[Data entries]
>>

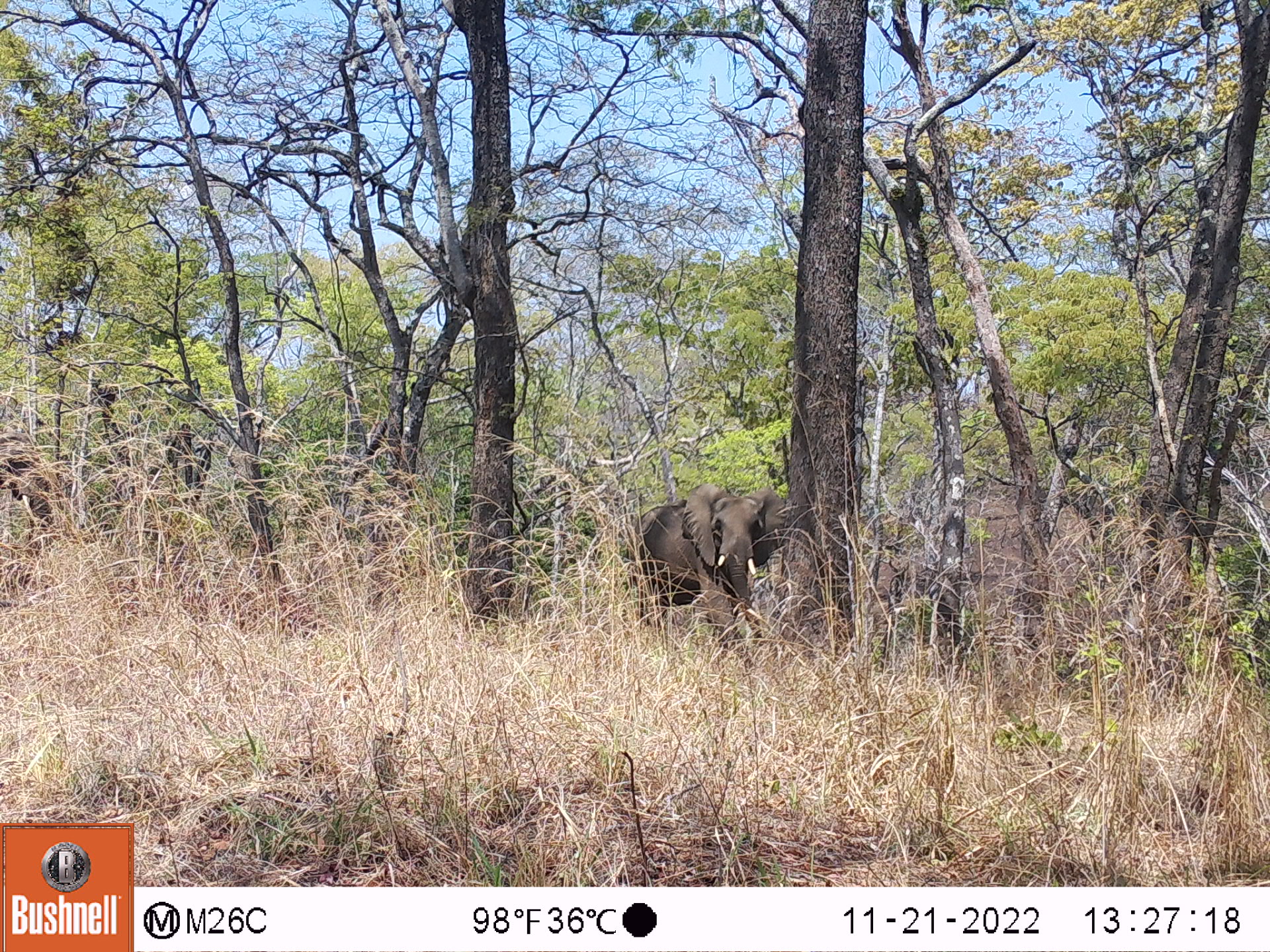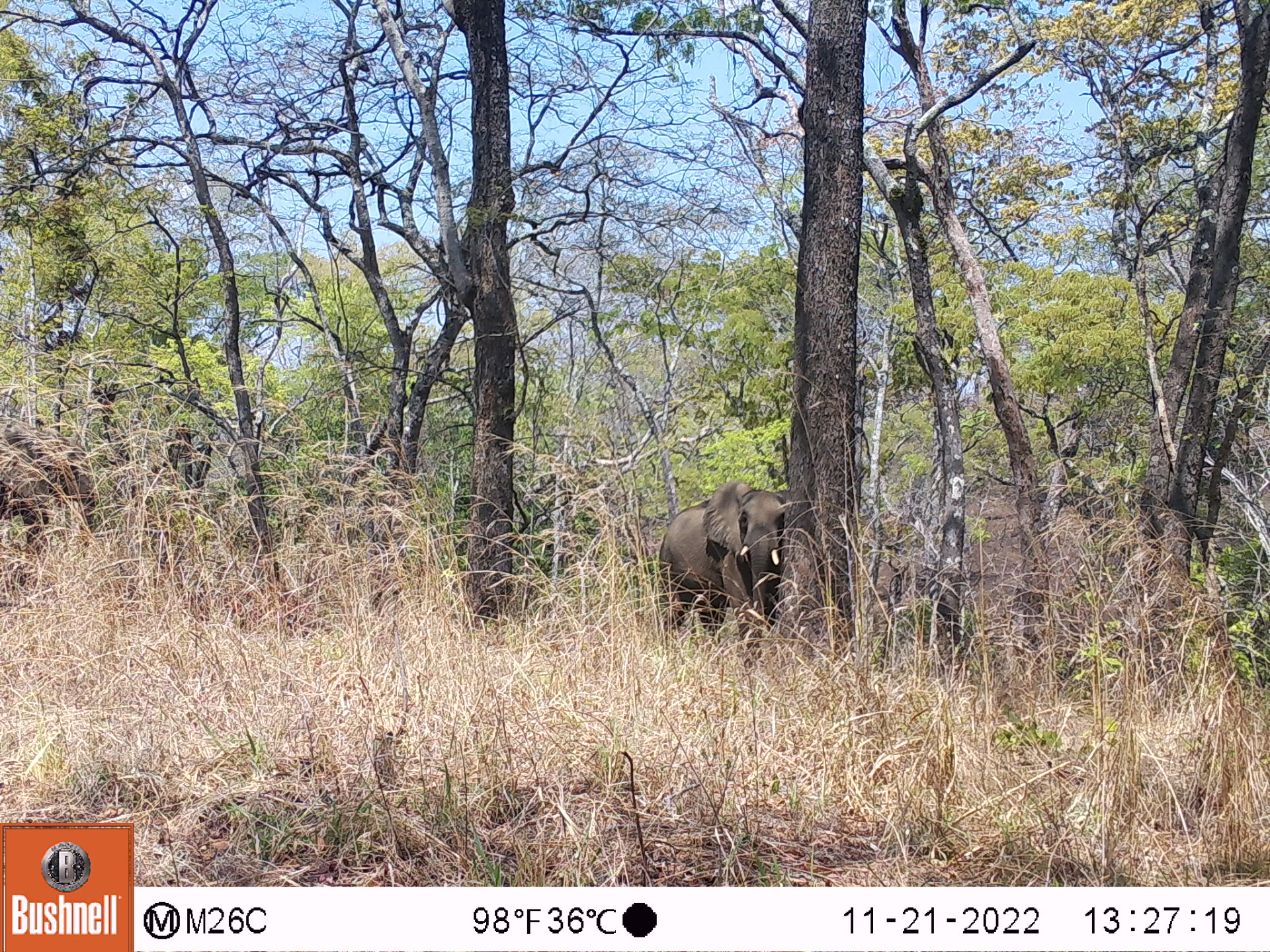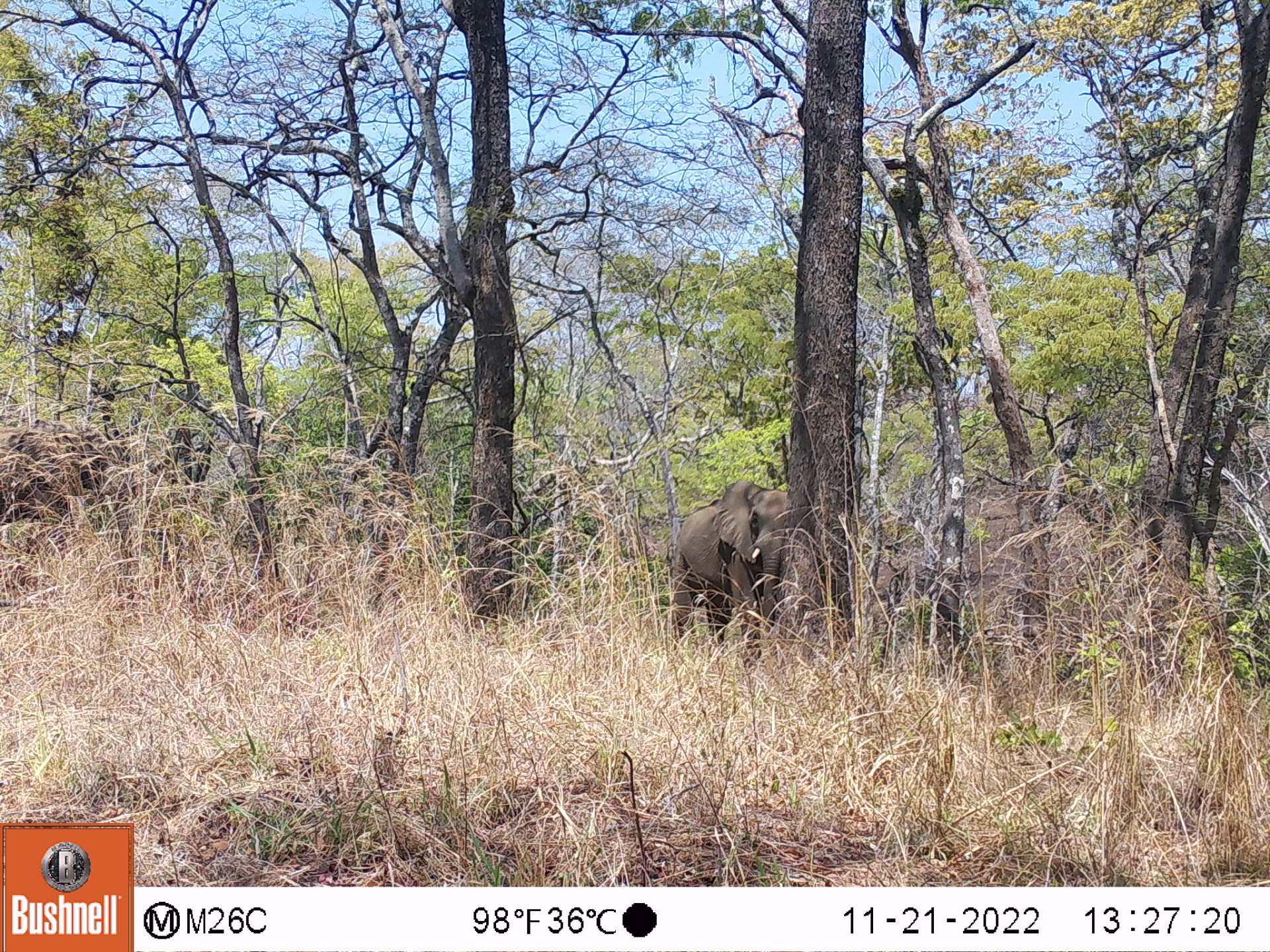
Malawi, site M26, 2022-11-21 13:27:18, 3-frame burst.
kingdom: Animalia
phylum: Chordata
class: Mammalia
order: Proboscidea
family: Elephantidae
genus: Loxodonta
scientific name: Loxodonta africana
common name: african savanna elephant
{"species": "african savanna elephant (Loxodonta africana)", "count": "2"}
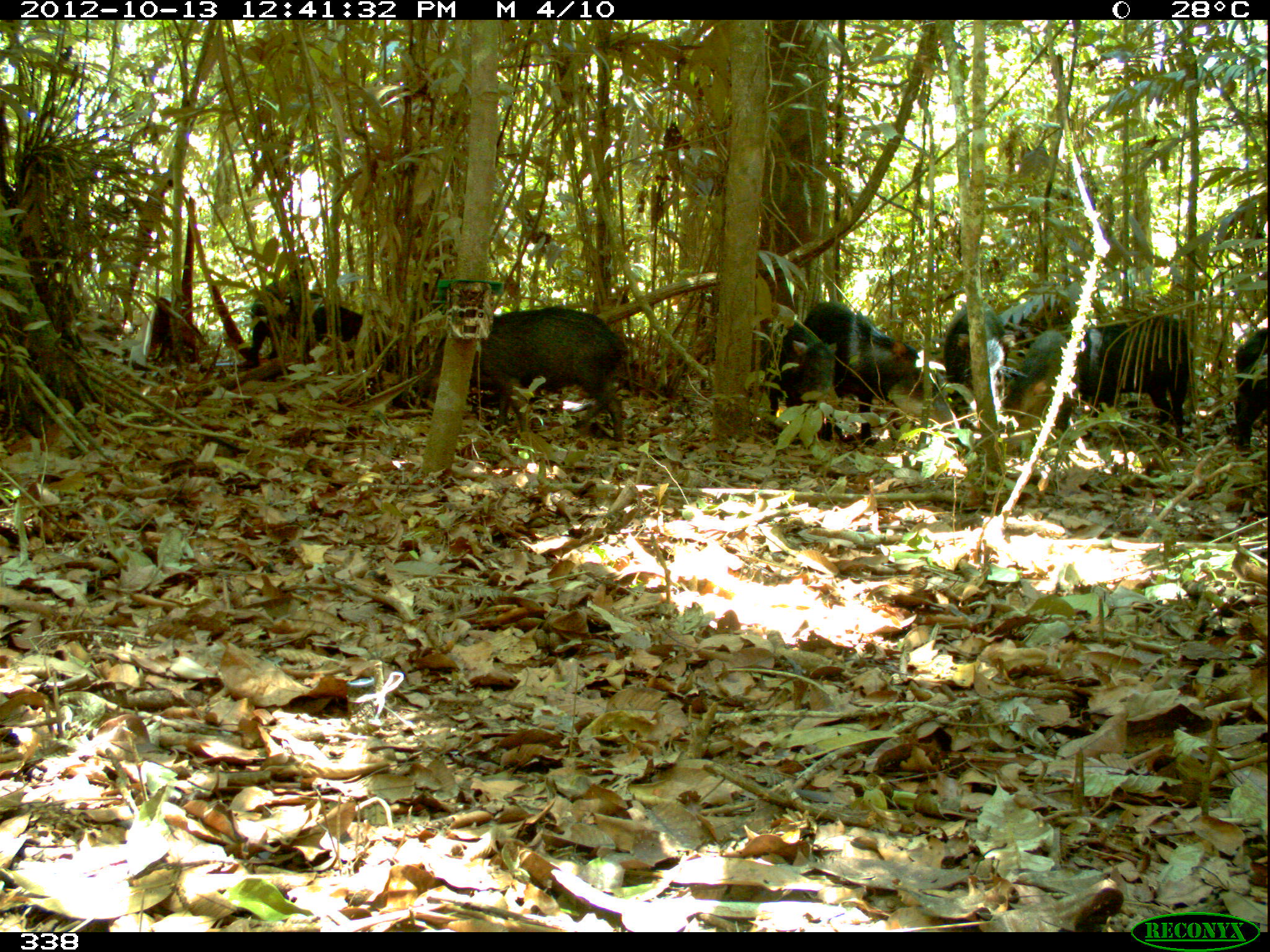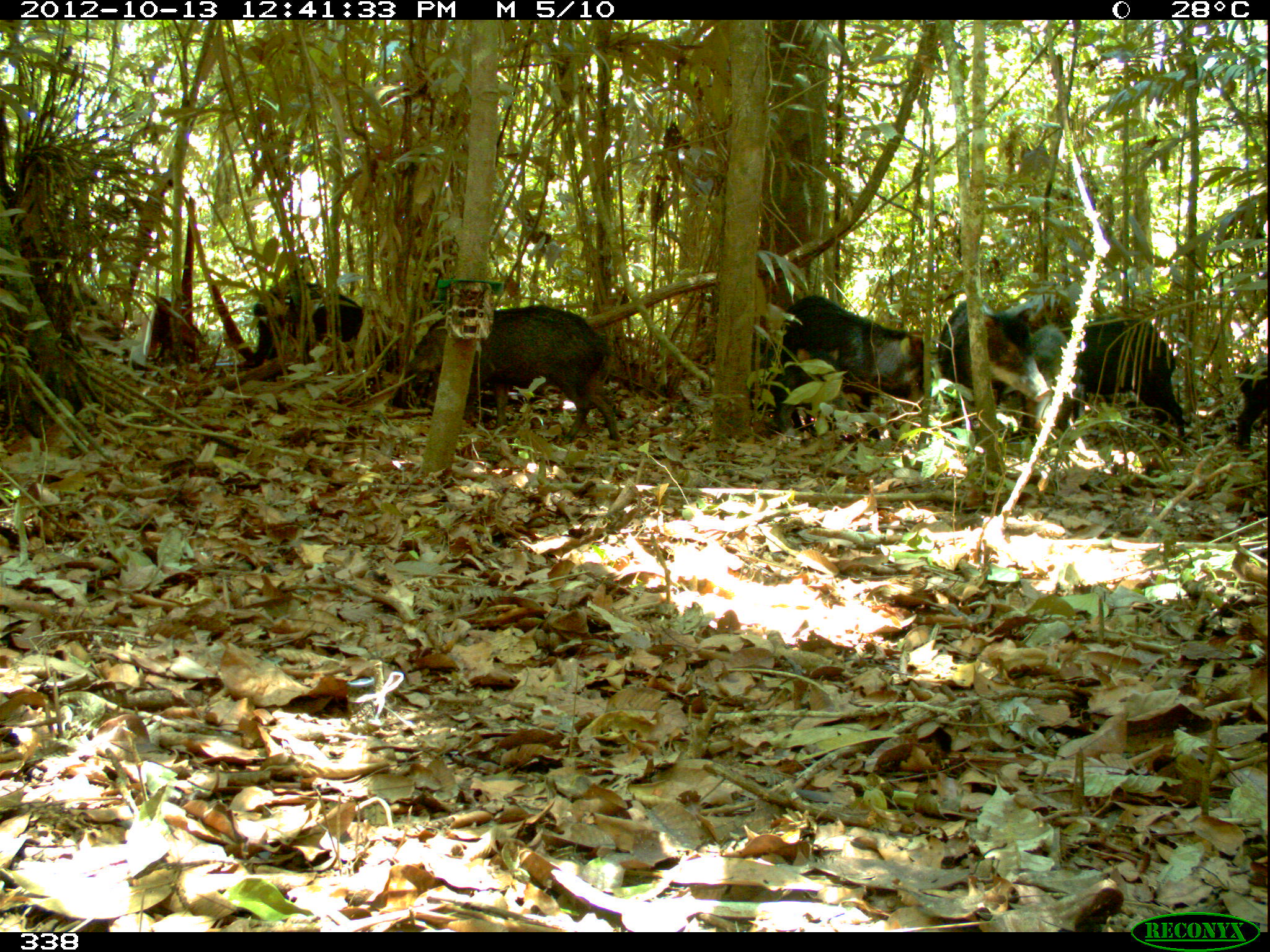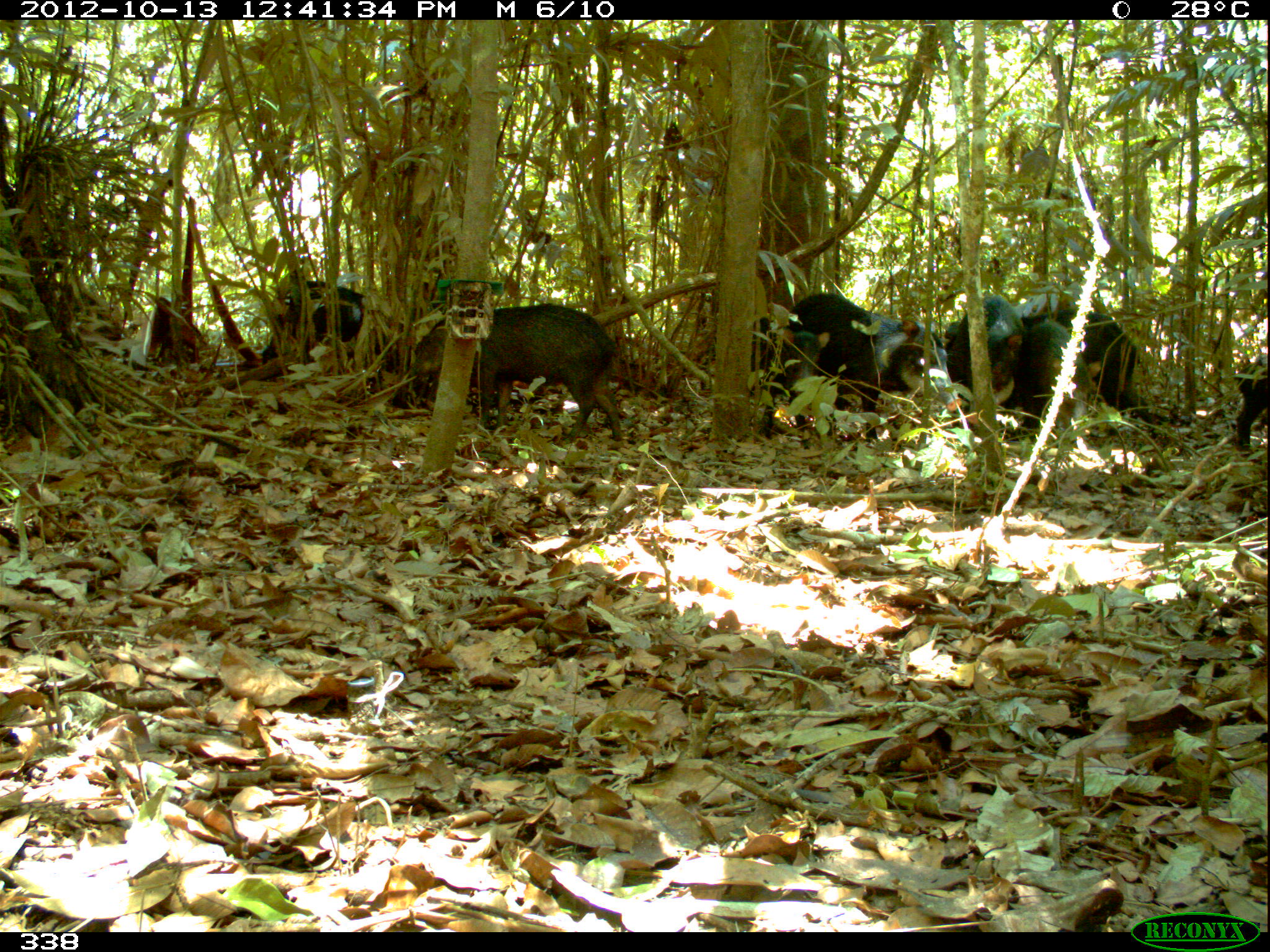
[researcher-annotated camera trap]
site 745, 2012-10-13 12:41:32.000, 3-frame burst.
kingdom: Animalia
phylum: Chordata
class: Mammalia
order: Artiodactyla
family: Tayassuidae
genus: Tayassu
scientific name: Tayassu pecari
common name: white-lipped peccary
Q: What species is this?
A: Tayassu pecari (white-lipped peccary).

<<

* **What the task requires**
Could you write out the records exactly while omitting every picture?

* **Task solution**
Malawi, site M26, 2022-11-21 13:27:18, 3-frame burst.
kingdom: Animalia
phylum: Chordata
class: Mammalia
order: Proboscidea
family: Elephantidae
genus: Loxodonta
scientific name: Loxodonta africana
common name: african savanna elephant
{"species": "african savanna elephant (Loxodonta africana)", "count": "2"}
[researcher-annotated camera trap]
site 745, 2012-10-13 12:41:32.000, 3-frame burst.
kingdom: Animalia
phylum: Chordata
class: Mammalia
order: Artiodactyla
family: Tayassuidae
genus: Tayassu
scientific name: Tayassu pecari
common name: white-lipped peccary
Q: What species is this?
A: Tayassu pecari (white-lipped peccary).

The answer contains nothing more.